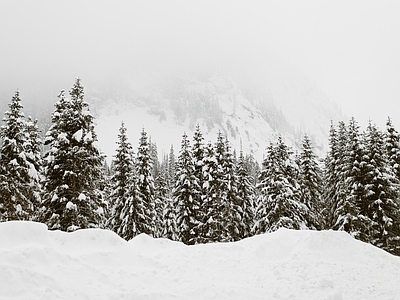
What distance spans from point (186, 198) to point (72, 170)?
11.5 metres

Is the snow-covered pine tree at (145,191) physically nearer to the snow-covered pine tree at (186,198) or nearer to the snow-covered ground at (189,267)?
the snow-covered pine tree at (186,198)

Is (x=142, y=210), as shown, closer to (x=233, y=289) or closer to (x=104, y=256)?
(x=104, y=256)

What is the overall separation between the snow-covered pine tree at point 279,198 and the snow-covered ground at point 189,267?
1322 cm

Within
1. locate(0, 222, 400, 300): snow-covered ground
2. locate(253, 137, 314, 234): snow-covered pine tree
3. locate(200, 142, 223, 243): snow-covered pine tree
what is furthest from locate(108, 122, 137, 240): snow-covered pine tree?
locate(0, 222, 400, 300): snow-covered ground

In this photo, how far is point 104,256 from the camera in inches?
446

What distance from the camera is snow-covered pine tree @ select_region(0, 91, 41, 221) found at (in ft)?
73.4

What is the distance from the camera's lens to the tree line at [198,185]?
2152cm

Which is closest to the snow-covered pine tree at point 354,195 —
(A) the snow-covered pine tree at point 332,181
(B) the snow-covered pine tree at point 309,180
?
(A) the snow-covered pine tree at point 332,181

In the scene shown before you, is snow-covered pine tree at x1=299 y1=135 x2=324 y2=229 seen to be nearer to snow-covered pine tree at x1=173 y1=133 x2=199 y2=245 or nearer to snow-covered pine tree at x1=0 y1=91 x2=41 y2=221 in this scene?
snow-covered pine tree at x1=173 y1=133 x2=199 y2=245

● ● ●

• [PROBLEM TO SOLVE]: Substitute "forest edge" for "tree line" in every one of the rows above and write them out again, changing nothing else. Leave the pictures out of your answer.

• [EXERCISE ANSWER]:
What distance spans from point (186, 198) to point (72, 170)?
11.5 metres

Is the snow-covered pine tree at (145,191) physically nearer to the snow-covered pine tree at (186,198) or nearer to the snow-covered ground at (189,267)?
the snow-covered pine tree at (186,198)

Is (x=142, y=210), as shown, closer to (x=233, y=289) or closer to (x=104, y=256)?
(x=104, y=256)

What is the overall separation between the snow-covered pine tree at point 279,198 and the snow-covered ground at point 189,267?
1322 cm

Within
1. locate(0, 222, 400, 300): snow-covered ground
2. locate(253, 137, 314, 234): snow-covered pine tree
3. locate(200, 142, 223, 243): snow-covered pine tree
what is furthest from locate(108, 122, 137, 240): snow-covered pine tree?
locate(0, 222, 400, 300): snow-covered ground

In this photo, how far is point 104,256 from the camera in inches?
446

What distance from the camera is snow-covered pine tree @ select_region(0, 91, 41, 221) found at (in ft)?
73.4

What is the distance from the camera's lens to the forest edge at [198,185]?
2152cm

Which is closest to the snow-covered pine tree at point 354,195 —
(A) the snow-covered pine tree at point 332,181
(B) the snow-covered pine tree at point 309,180
?
(A) the snow-covered pine tree at point 332,181

In the scene shown before you, is snow-covered pine tree at x1=299 y1=135 x2=324 y2=229 seen to be nearer to snow-covered pine tree at x1=173 y1=133 x2=199 y2=245 or nearer to snow-covered pine tree at x1=0 y1=91 x2=41 y2=221 in this scene?
snow-covered pine tree at x1=173 y1=133 x2=199 y2=245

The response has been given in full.